_Passage provided_.
With the magnetic positioner 130 as provided, the rotor 160 is prevented from getting stuck in a closed position relative to the stator 150, and thereby preventing mud from circulating down through the LWD tool and driving the turbine 58. In particular, during jamming (such as discussed hereinafter in detail with reference to FIG. 9), or during a power-down state, the magnets of magnetic positioner 130 will try to align themselves as shown in FIG. 5, with the south polarity inner magnets 130aS opposite the north polarity outer magnets 130bN, and the north polarity inner magnets 130aN opposite the south polarity outer magnets 130bS. The alignment of the magnets, causes the drive shaft 124 to rotate from whatever position it was in, to the position of FIG. 5. The rotation of the drive shaft in turn causes the rotor 160 to rotate. By placing the rotor 160 on its drive shaft in an "open" orientation relative to the stator 150 when the magnets are aligned as shown in FIG. 5, whenever the magnets return to the position of FIG. 5, the rotor 160 will be open relative to the stator 150. It will be appreciated that because of the 4:1 step down in gears (reduction), a one hundred eighty degree rotation of the drive shaft 124 of the magnetic positioner, will only effect a forty-five degree rotation of the drive shaft of the rotor 160. However, because the rotor 160 has four lobes, a forty-five degree rotation causes a rotor in a fully closed state to rotate into a fully open state.
As aforementioned, the turning of the rotor 160 of the modulator 18 generates a sinusoidal signal. In order to generate a signal which can be used to transmit downhole data to the surface equipment for detection, processing, and decoding, the rotation of the rotor 160 is controlled by the motor 100 which in turn is controlled by the microprocessor 91. In the preferred embodiment, the microprocessor 91 is programmed in order to permit the modulator to generate any carrier frequency up to 24 Hz, using either phase shift keying (PSK) type coding, on/off keying, frequency shift keying (FSK) type coding, or other encoding methods. In accord with the invention, the two preferred coding techniques are PSK type and FSK type. In phase shift keying (whether differential (D)PSK, bipolar (B)PSK, quaternary (Q)PSK or other such as OPSK) and as will be described in more detail with reference to FIGS. 7a-7d, the phase of the signal at predetermined points in time is determined. Depending upon the detected phase, a value is assigned. In DPSK and BPSK encoding, data bits of value 0 or 1 are transmitted regularly, while in QPSK and OPSK more than two values are allowed (thereby providing two or more bits of data per signal period). Likewise, in different types of frequency shift keying, values of 0, 1, . . . are assigned, as the frequency of the signal at predetermined points in time is determined, and based upon the detected frequency and the number of frequencies allowed, the value is assigned. Thus, if eight different operating frequencies are allowed, three bits of information may be sent during each signal period by insuring that the desired operating frequency is being transmitted at the appropriate time. Regardless of the type of coding utilized, the frequency or frequencies at which the signals are sent is determined according to the invention as described hereinafter with reference to FIG. 8.

_What you will do_.
(1) In the passage, what is the highest carrier frequency the microprocessor is programmed to let the modulator generate?
(2) Please list every type of phase shift keying that the passage names.

_Collected data_.
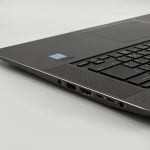 HP ZBook Studio G4
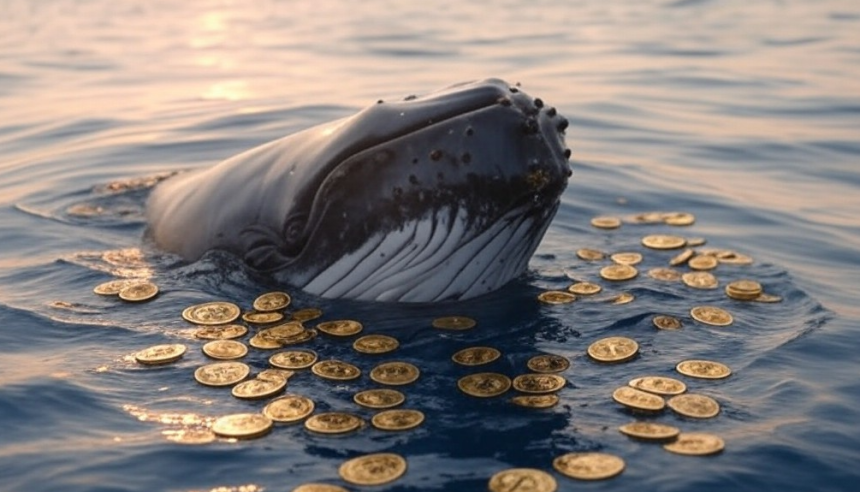 Remerciez les baleines car le bitcoin n'a pas chuté davantage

_Expected responses_.
(1) Up to 24 Hz.

(2) Differential (D)PSK, bipolar (B)PSK, quaternary (Q)PSK, OPSK